Decide whether each of these statements agrees with the summer reading column, answering yes or no and quoting the words from the column that settle it: (a) The writer is a regular reader of romance novels. (b) The Time Traveler's Wife is narrated by two people. (c) The writer calls The Time Traveler's Wife a perfect book.

**** Selected text ****

Romance and ghost stories for your summer reading list
Kat Lerue - May 1st, 2008We come to the end of a long and winding semester. I hope somewhere in our scholarly travels this semester I have convinced you to crack open a friendly book. I look forward to summer because, well, that is when I finally get time to read, because, well, I am tremendous dork.
Hopefully, you too are looking forward to a little one-on-one time with a paged friend. I find summer a great time to indulge in what I call “guilt reads.” Allow me to recommend a couple of my favorites.
I’m not one for romance novels. I will never crack open the latest Danielle Steel or quote a bodice ripper. Occasionally though, a love story stays with a girl. With spring in the air, I can’t help but get a little sentimental and recommend you love birds my favorite. So grab a box of tissues and a copy of The Time Traveler’s Wife by Audrey Niffenegger.
The Time Traveler’s Wife is a love story narrated by two people. Clair and Henry, our amorous heroes, cannot be together. Or at least, not for very long. Henry, due to some weird genetic disorder, bounces in and out of time, traveling into the past and the future. Clair is left behind, hanging out in the present while Henry evaporates. This is stressful on their relationship because Henry returns to Clair possessing all sorts depressing knowledge that hinders them from living normal lives.
The Time Traveler’s Wife is not, however, a perfect book. The thing that bugged me the most was its relentless pop culture references.

**** Dataset entries ****

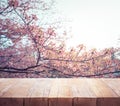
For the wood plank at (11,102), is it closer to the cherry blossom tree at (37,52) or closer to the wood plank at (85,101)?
the wood plank at (85,101)

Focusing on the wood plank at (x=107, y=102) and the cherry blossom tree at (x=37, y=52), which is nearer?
the wood plank at (x=107, y=102)

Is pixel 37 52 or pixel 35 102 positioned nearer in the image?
pixel 35 102

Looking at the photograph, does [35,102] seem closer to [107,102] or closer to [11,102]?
[11,102]

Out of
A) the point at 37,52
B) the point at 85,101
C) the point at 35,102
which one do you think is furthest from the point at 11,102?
the point at 37,52

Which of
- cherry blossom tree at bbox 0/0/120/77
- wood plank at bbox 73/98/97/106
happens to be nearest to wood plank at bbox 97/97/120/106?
wood plank at bbox 73/98/97/106

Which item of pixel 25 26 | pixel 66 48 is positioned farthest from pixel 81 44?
pixel 25 26

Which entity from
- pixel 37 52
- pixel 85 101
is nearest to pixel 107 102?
pixel 85 101

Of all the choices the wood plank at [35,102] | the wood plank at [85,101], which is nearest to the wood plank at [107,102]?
the wood plank at [85,101]

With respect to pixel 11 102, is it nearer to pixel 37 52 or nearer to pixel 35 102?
pixel 35 102

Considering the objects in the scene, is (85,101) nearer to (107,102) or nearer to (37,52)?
(107,102)

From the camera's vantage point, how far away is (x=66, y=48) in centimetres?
623

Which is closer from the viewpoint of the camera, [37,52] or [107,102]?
[107,102]

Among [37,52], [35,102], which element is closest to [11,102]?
[35,102]

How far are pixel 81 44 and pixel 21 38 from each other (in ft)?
4.57
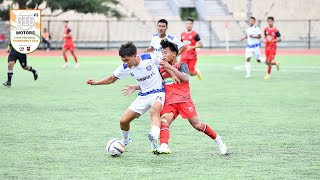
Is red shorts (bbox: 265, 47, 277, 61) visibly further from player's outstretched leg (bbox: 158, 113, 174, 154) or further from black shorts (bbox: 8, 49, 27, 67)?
player's outstretched leg (bbox: 158, 113, 174, 154)

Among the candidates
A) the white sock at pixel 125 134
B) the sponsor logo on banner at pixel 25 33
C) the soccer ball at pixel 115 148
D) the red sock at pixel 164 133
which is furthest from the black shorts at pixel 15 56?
the red sock at pixel 164 133

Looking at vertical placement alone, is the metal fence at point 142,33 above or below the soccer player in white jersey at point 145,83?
below

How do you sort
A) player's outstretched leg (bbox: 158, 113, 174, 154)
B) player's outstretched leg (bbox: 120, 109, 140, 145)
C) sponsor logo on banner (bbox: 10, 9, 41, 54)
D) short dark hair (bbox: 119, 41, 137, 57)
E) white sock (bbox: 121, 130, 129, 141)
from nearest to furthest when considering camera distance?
player's outstretched leg (bbox: 158, 113, 174, 154), short dark hair (bbox: 119, 41, 137, 57), player's outstretched leg (bbox: 120, 109, 140, 145), white sock (bbox: 121, 130, 129, 141), sponsor logo on banner (bbox: 10, 9, 41, 54)

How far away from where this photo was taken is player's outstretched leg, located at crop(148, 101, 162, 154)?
32.5 feet

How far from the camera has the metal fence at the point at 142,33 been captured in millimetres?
55594

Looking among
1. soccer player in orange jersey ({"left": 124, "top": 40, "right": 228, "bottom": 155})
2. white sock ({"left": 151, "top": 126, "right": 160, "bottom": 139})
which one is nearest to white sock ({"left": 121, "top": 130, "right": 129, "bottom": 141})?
soccer player in orange jersey ({"left": 124, "top": 40, "right": 228, "bottom": 155})

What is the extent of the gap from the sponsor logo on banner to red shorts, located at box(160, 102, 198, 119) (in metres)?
10.5

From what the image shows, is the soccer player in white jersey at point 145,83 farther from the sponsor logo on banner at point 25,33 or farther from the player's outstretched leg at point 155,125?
the sponsor logo on banner at point 25,33

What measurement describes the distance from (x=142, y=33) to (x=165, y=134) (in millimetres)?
46632

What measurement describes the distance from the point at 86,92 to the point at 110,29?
36.1 m

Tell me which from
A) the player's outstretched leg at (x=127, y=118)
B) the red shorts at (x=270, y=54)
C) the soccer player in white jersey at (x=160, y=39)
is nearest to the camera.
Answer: the player's outstretched leg at (x=127, y=118)

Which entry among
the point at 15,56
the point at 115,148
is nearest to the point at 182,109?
the point at 115,148

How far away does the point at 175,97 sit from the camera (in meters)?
10.5

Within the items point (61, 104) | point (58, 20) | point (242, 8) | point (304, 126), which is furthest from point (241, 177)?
point (242, 8)
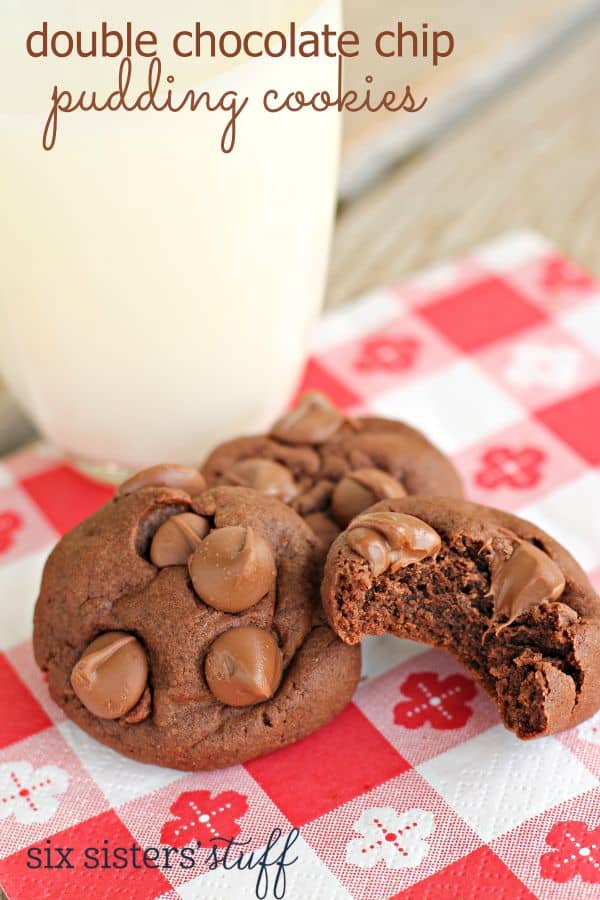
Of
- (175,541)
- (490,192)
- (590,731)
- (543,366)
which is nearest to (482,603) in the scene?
(590,731)

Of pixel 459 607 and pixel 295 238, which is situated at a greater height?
pixel 295 238

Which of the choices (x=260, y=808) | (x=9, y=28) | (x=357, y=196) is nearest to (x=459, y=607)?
(x=260, y=808)

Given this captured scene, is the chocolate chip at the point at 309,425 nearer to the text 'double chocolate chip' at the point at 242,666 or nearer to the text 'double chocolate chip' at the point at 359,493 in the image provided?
the text 'double chocolate chip' at the point at 359,493

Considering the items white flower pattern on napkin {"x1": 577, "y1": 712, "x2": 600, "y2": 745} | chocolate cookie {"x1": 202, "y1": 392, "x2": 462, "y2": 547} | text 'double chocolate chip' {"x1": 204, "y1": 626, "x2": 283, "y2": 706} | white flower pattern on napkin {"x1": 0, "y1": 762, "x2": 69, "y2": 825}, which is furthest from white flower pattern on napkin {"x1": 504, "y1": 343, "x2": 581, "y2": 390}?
white flower pattern on napkin {"x1": 0, "y1": 762, "x2": 69, "y2": 825}

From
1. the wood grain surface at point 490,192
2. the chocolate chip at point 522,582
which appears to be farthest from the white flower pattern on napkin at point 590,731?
the wood grain surface at point 490,192

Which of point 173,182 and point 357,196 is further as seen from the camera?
point 357,196

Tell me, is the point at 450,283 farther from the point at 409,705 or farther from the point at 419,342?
the point at 409,705
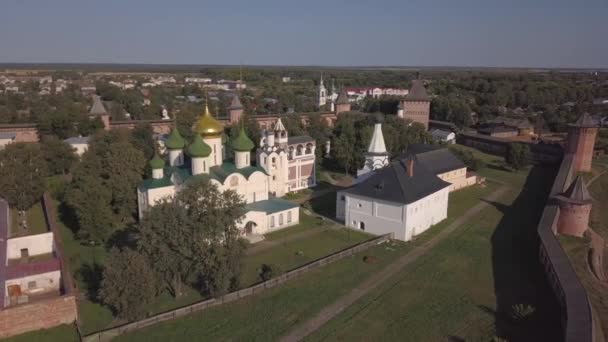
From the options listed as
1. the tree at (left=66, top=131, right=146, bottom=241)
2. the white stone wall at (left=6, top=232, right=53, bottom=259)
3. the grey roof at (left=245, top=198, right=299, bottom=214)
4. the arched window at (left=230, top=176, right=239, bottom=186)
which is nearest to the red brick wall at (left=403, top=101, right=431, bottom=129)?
the grey roof at (left=245, top=198, right=299, bottom=214)

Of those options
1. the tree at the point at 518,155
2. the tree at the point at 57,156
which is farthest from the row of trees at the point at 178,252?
the tree at the point at 518,155

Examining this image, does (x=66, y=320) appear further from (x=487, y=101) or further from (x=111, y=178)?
(x=487, y=101)

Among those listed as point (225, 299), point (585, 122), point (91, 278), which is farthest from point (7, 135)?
point (585, 122)

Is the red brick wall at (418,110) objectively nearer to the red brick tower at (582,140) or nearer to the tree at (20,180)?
the red brick tower at (582,140)

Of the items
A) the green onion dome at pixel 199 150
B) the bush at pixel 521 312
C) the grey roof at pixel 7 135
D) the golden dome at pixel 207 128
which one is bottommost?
the bush at pixel 521 312

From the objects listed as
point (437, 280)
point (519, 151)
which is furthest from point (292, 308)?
point (519, 151)

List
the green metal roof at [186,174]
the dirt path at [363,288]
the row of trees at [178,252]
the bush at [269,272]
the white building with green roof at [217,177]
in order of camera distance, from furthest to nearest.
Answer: the green metal roof at [186,174] < the white building with green roof at [217,177] < the bush at [269,272] < the dirt path at [363,288] < the row of trees at [178,252]

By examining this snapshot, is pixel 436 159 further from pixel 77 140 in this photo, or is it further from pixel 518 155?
pixel 77 140
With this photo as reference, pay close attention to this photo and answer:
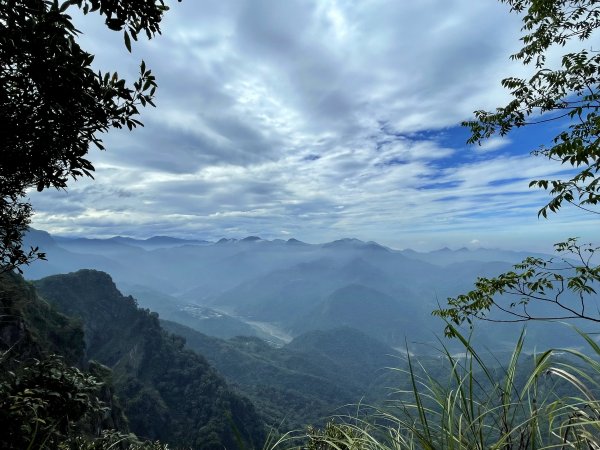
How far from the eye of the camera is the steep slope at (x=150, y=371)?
95.8 m

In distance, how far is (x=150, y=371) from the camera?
4936 inches

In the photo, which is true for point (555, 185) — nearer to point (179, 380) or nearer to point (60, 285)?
point (179, 380)

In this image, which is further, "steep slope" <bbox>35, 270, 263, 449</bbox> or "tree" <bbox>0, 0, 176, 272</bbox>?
"steep slope" <bbox>35, 270, 263, 449</bbox>

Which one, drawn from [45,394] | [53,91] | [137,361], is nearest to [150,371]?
[137,361]

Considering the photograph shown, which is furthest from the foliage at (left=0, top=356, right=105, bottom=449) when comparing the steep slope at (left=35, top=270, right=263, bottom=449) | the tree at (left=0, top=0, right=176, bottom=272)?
the steep slope at (left=35, top=270, right=263, bottom=449)

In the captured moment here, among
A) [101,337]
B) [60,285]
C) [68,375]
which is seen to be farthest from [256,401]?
[68,375]

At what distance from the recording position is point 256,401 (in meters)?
155

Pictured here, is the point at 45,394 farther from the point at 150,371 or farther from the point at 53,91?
the point at 150,371

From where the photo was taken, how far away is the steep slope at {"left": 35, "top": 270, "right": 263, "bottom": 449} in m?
95.8

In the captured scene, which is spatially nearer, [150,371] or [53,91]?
[53,91]

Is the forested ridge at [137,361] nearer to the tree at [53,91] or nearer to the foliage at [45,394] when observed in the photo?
the foliage at [45,394]

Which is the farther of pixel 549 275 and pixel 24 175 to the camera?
pixel 549 275

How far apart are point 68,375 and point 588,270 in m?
8.78

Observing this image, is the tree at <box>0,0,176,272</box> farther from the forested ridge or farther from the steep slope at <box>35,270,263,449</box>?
the steep slope at <box>35,270,263,449</box>
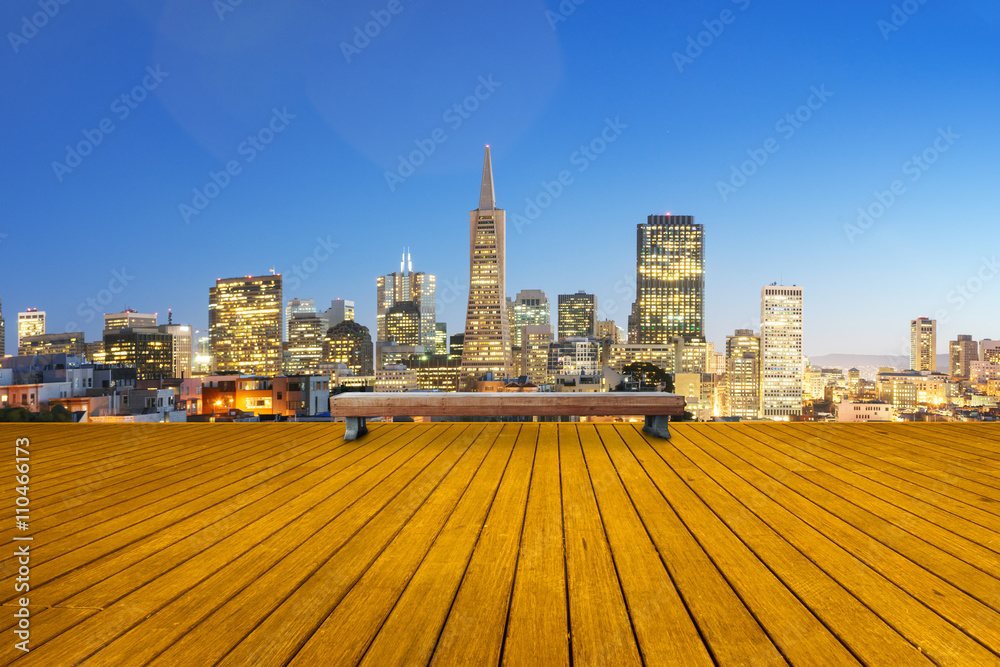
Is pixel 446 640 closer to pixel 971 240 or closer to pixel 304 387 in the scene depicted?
pixel 304 387

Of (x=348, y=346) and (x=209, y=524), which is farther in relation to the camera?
(x=348, y=346)

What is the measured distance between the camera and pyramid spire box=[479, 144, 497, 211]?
5448 inches

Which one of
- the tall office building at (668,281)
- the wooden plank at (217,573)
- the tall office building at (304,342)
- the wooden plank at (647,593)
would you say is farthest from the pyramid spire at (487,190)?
the wooden plank at (647,593)

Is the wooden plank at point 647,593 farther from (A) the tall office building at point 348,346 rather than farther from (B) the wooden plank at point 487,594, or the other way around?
(A) the tall office building at point 348,346

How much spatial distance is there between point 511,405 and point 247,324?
632ft

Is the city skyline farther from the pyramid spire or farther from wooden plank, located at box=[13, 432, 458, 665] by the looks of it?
the pyramid spire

****

• Response area:
(a) No: "I’m not one for romance novels."
(b) Yes: "The Time Traveler’s Wife is a love story narrated by two people."
(c) No: "The Time Traveler’s Wife is not, however, a perfect book."